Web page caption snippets
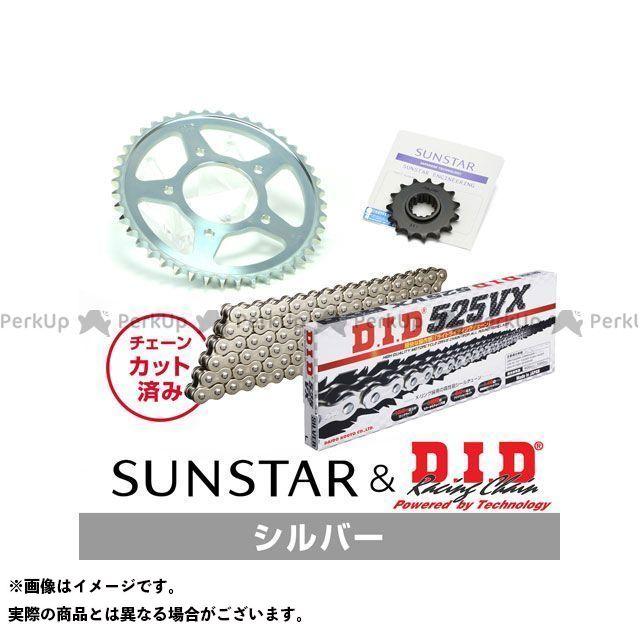 【特価品】SUNSTAR CB400スーパーフォア(CB400SF) スプロケット関連パーツ KD40206 スプロケット&チェーンキット(シルバー) サンスター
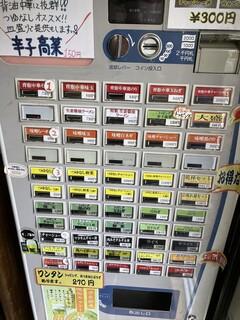 新潟発祥 なおじ - 券売機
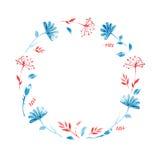 Quadro da flor da aquarela do vetor Imagens de Stock Royalty Free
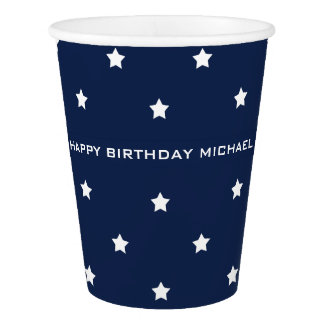 MAGICAL STARRY NIGHT PAPER CUP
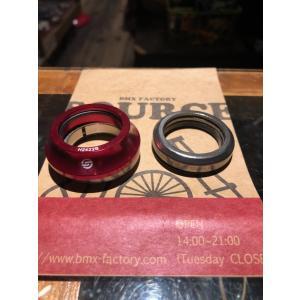 自転車 BMX ヘッドセット SALT PRO INT HEADSET   RED|bmx-source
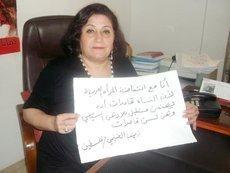 """زينب الغنيمي من فلسطين. الصورة من موقع """"انتفاضة المرأة في العالم العربي"""" على فيسبوك."""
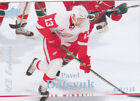 Pavel Datsyuk Cards, Rookie Cards and Autographed Memorabilia Guide 11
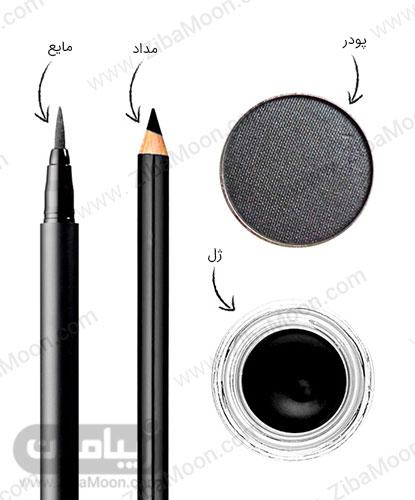 انواع مداد چشم و خط چشم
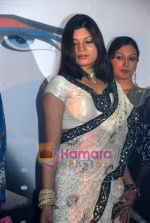 at Mirage Entertainment_s Khoobsurat fashion show in D Ultimate Club on 30th December 2008 (53).JPG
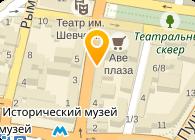 магазин ЮЛА МАМА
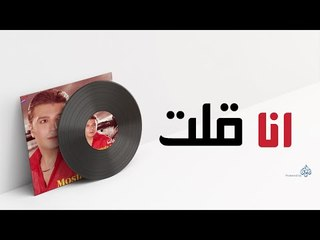 Mostafa Kamel - Ana Olt / مصطفى كامل - انا قلت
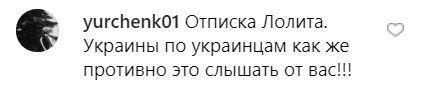 Лоліта обурила мережу черговою скандальною заявою про Донбас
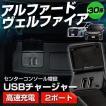 センターコンソール増設USBチャージャーアルファードヴェルファイア30系 Gグレード以上対応 スマホ 充電 シェアスタイル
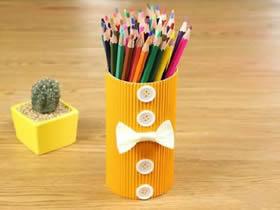 用卷纸筒做可爱笔筒的方法
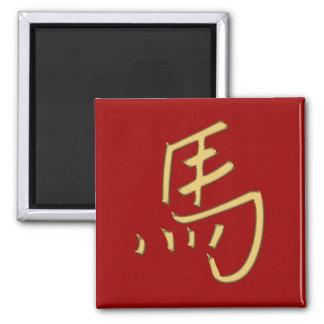 gold horse square magnet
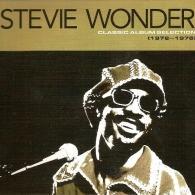 Stevie Wonder (Стиви Уандер): Classic Album Selection (1972-1976)
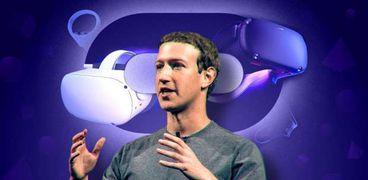 العالم الافتراضي على الإنترنت «ميتافيرس»: العالم بين يديك بخطوة واحدة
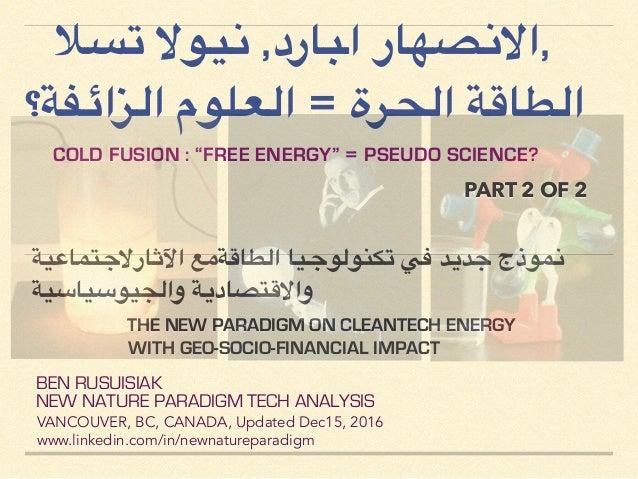 الانصهار البارد, نيكولا تسلا, الطاقة الحرة = العلوم الزائفة؟ / …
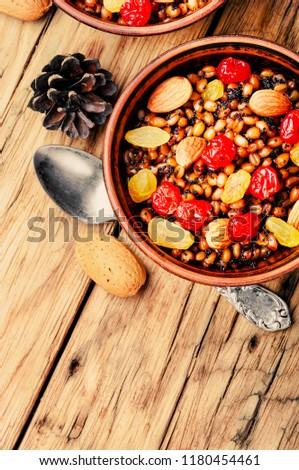 Kutia - traditional Christmas sweet meal.Kutya.Traditional Christmas table.Ukrainian Christmas kutya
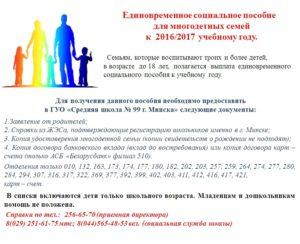 Пособия для многодетных семей: особенности выплат, сумма и документы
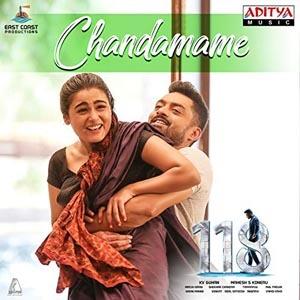 Chandamame Lyrics - 118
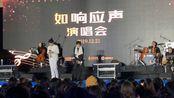 """【1221杭州如响应声演唱会】贾凡&高哥talk(凡凡高鸽""""喊出我的名字"""")+白色童话片段(有白月光!)"""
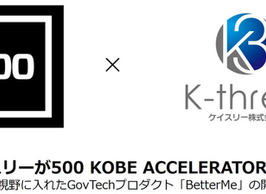 ケイスリーが500 KOBE ACCELERATORに採択されました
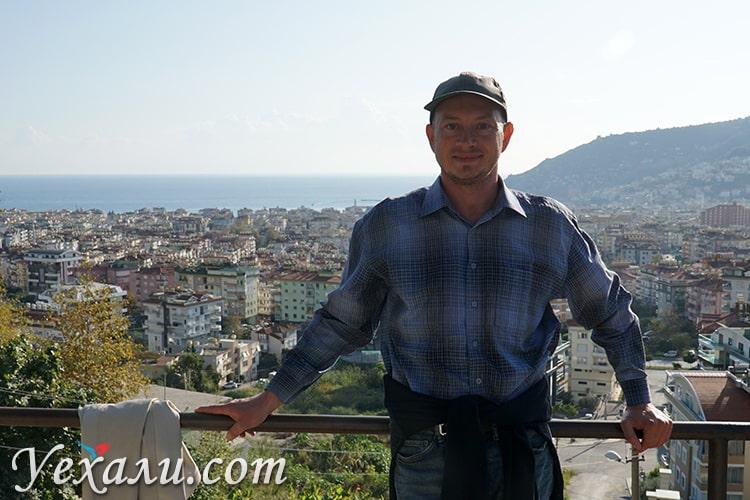 Смотровая площадка I Love Alanya, Аланья, Турция.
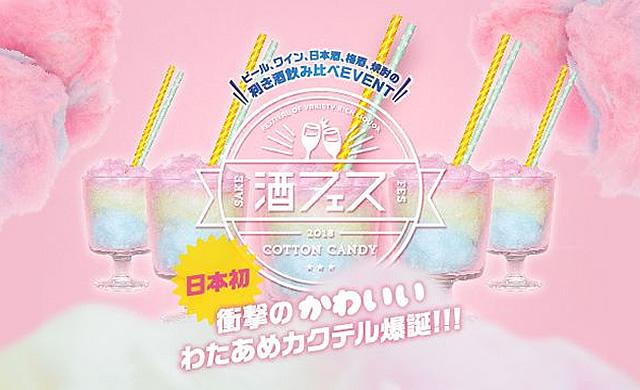sakefes201806_01.jpg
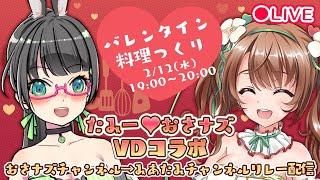 【超美麗3Dコラボ】たみーさんとチョコレートクッキング!【バレンタイン】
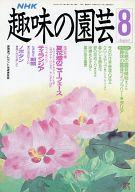 NHK 趣味の園芸 1990年8月号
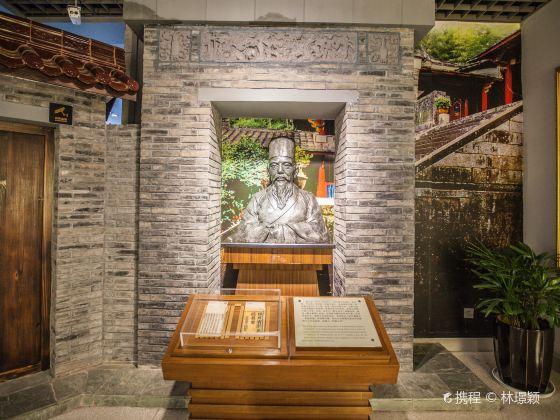 中国南通珠算博物館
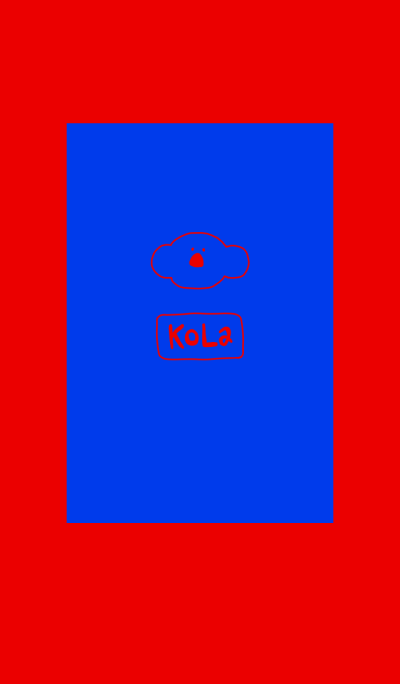 KOLA Hollowed 1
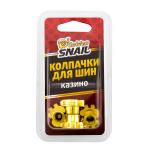 Колпачки для шин (казино) Golden Snail GS 9004
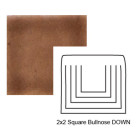 Small Square Down Steppe Bullnose in Chocolate Milk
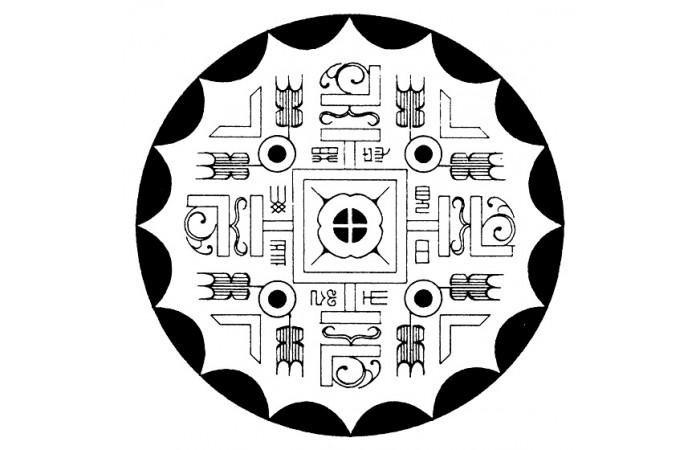 秦汉时期纹样元素(二十)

### WORK ITEM:
Once the line with "الانصهار البارد, نيكولا" is found above, print it and every line after it through the line with "ケイスリーが500 KOBE ACCELERATORに採択されました", exactly. Pictures stay out.

### SOLUTION TO THIS EXERCISE:
 الانصهار البارد, نيكولا تسلا, الطاقة الحرة = العلوم الزائفة؟ / …
 Kutia - traditional Christmas sweet meal.Kutya.Traditional Christmas table.Ukrainian Christmas kutya
 Пособия для многодетных семей: особенности выплат, сумма и документы
 Chandamame Lyrics - 118
 """【1221杭州如响应声演唱会】贾凡&高哥talk(凡凡高鸽""""喊出我的名字"""")+白色童话片段(有白月光!)"""
 ケイスリーが500 KOBE ACCELERATORに採択されました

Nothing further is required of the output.